You know, it's funny, but I remember for years and years I used to tell myself there was certain things I'd never do while living on the streets, spurning such things as if they were beneath my dignity and even ridiculing other homeless people for doing them. There is a certain ugly quality to human nature that impels us to raise ourselves up kicking others down, even if only metaphorically and cathartically. However, this time around on the streets I'm finding myself doing a couple of these things that I forswore so vehemently in past dereliction sojourns, and I can't help but wonder if maybe I'm not suffering from institutionalization and am embracing diminution.
Pushing shopping carts is one of them. We used to mockingly call them Burnside Cadillacs, at least us natives who remember the days when the entire length of West Burnside was a homeless camp and people walking up its length would have to gingerly step over and around junkies, bottles of wine, and the aforementioned shopping carts. It's a strange thing to vilify, for when you think about it it's eminently practical for a homeless person to portage his worldly possessions somehow, especially if he's older or in some what disabled; I suppose it's just another example of hostile group identification, like metal heads' disdain for Dockers. I only push a shopping cart when canning, when it's hot out and I'm going for a big haul or when I anticipate picking up a lot of glass bottles. I hate it, though, because they're damn noisy to trundle and cause me — normally inconspicuous — to appear on the radar or mainstream respectable society and parade my disgrace.
The other thing I swore to myself I'd never do is dumpster dive for discarded food. Not only is it gross and shameful, it can potentially send me to the hospital if I catch an especially nasty foodborne illness (like salmonella, norovirus, and toxoplasmosis). Honestly, I'm pretty surprised that I ended up taking to this, though in reality I do it infrequently and only when I have neither food nor money for Jack in the Box. Still, even though I haven't made it a daily lifestyle choice, it does worry me somewhat, especially because I've gotten sick from the food I've dived for a couple times recently. Then again, I've also gotten sick from food served me at various feeds throughout town, so in that respect it's actually not much more dangerous for me to eat left-over Korean cart food than it is for me to sit down at lunch at Trinity Cathedral. I didn't start doing this until I moved out to Northwest, my last stint indoors at the Fairfield having inculcated in me an antipathy for downtown Portland; most of the free meals are served there.
One thing I'm learning is that it can be difficult to determine whether or not a habit of thinking and behaving is borne out of expediency or is a habit that's become ossified into an institutionalized pattern. I say institutionalized because I can't help but fear that the past couple decades of living on and off the streets, struggling with addictions while picking up and throwing away people and jobs like so many cans of malt liquor, have worked on me similar to a ten-year stint in a prison or a psychiatric ward. I suppose any kind of lifestyle can be regarded as an institution of sorts, but of course not all are edifying or ennobling. I can say for certain that living on the streets isn't very much so; if you don't maintain vigilance and discipline out here it gets easy to become embittered, entitled, self-absorbed, opportunistic, addicted, lazy, and small-minded.

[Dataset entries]
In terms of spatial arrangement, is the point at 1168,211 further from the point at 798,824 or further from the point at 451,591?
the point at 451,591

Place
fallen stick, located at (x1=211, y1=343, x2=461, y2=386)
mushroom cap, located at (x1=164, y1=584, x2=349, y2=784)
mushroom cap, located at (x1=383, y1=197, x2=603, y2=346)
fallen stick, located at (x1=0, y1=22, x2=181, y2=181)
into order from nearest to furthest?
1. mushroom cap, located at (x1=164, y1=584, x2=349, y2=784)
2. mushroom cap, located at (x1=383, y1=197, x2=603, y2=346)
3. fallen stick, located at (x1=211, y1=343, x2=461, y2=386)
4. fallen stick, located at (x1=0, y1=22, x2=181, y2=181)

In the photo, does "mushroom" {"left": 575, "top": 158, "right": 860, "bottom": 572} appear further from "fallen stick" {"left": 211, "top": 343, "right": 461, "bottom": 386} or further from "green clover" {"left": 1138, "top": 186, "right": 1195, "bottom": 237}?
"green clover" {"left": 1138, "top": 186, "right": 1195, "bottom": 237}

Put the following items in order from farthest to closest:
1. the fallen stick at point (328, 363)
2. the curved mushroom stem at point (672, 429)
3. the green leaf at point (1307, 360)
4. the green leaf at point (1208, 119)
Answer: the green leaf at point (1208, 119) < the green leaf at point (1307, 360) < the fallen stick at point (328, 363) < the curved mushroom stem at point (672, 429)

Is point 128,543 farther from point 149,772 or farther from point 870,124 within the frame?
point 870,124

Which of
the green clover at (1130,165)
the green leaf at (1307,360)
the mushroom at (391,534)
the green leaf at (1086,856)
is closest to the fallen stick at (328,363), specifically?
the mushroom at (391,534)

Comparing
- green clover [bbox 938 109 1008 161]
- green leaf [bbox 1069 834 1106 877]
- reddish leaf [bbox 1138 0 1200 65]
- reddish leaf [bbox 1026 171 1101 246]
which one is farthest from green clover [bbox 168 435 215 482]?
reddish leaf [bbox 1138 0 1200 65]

• Your tasks:
1/ In the essay on living on the streets, what did the writer and other natives mockingly call shopping carts?
2/ Copy the part of the essay on living on the streets that starts at "One thing I'm" and ends at "lazy, and small-minded.".

• Solved problems:
1/ Burnside Cadillacs

2/
One thing I'm learning is that it can be difficult to determine whether or not a habit of thinking and behaving is borne out of expediency or is a habit that's become ossified into an institutionalized pattern. I say institutionalized because I can't help but fear that the past couple decades of living on and off the streets, struggling with addictions while picking up and throwing away people and jobs like so many cans of malt liquor, have worked on me similar to a ten-year stint in a prison or a psychiatric ward. I suppose any kind of lifestyle can be regarded as an institution of sorts, but of course not all are edifying or ennobling. I can say for certain that living on the streets isn't very much so; if you don't maintain vigilance and discipline out here it gets easy to become embittered, entitled, self-absorbed, opportunistic, addicted, lazy, and small-minded.